> ACTIVITY: Look below for the line that contains "Quilting #quiltingfabric #sewing", then copy it and each following line exactly, through and including the line that contains "фото №6, Підрамник".

(Scraped caption text data)

= = =

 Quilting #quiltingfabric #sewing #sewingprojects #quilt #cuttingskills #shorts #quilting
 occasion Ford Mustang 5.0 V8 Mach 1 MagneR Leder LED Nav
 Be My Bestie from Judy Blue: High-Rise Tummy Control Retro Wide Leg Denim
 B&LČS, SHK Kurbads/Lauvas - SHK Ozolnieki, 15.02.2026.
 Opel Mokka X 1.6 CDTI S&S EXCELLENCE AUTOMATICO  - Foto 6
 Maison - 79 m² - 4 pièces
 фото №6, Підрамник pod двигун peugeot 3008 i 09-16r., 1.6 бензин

= = =

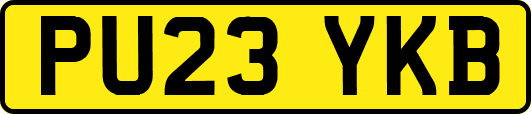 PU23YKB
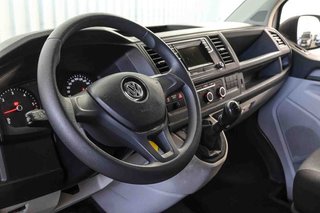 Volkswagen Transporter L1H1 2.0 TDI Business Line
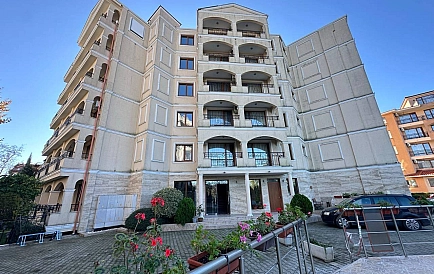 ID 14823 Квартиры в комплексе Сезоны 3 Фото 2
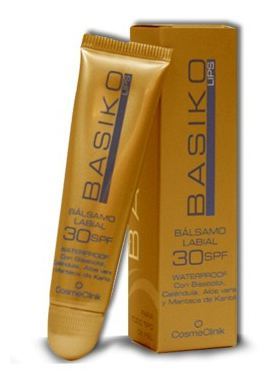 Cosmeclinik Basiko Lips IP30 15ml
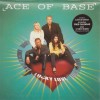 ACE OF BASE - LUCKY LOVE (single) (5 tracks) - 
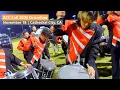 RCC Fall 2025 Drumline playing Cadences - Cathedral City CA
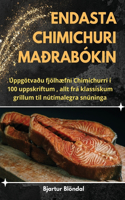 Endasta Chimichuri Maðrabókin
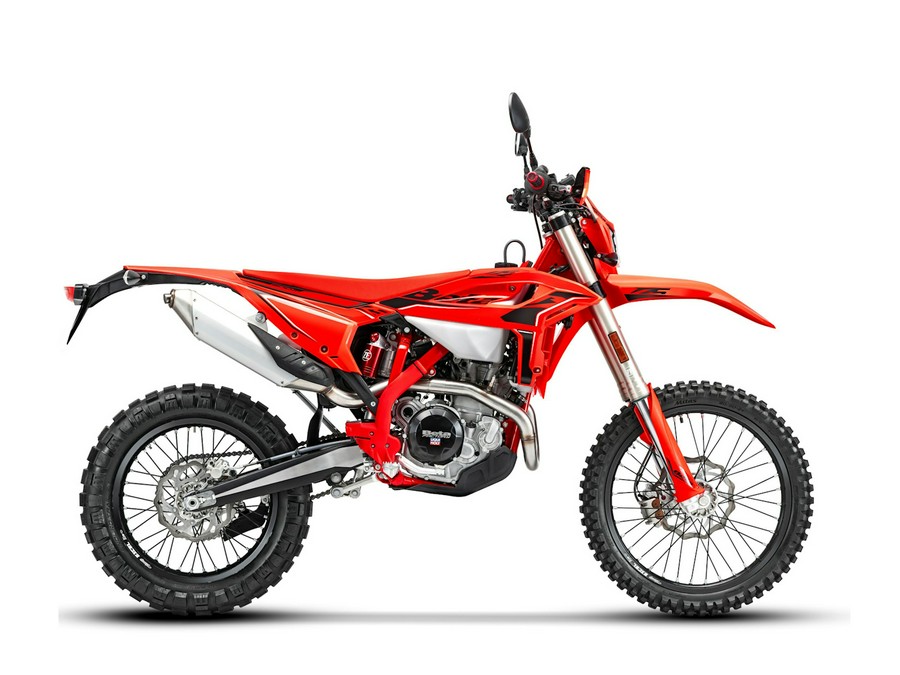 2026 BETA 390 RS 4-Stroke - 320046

= = =

> WRITTEN REPLY:
 Quilting #quiltingfabric #sewing #sewingprojects #quilt #cuttingskills #shorts #quilting
 occasion Ford Mustang 5.0 V8 Mach 1 MagneR Leder LED Nav
 Be My Bestie from Judy Blue: High-Rise Tummy Control Retro Wide Leg Denim
 B&LČS, SHK Kurbads/Lauvas - SHK Ozolnieki, 15.02.2026.
 Opel Mokka X 1.6 CDTI S&S EXCELLENCE AUTOMATICO  - Foto 6
 Maison - 79 m² - 4 pièces
 фото №6, Підрамник pod двигун peugeot 3008 i 09-16r., 1.6 бензин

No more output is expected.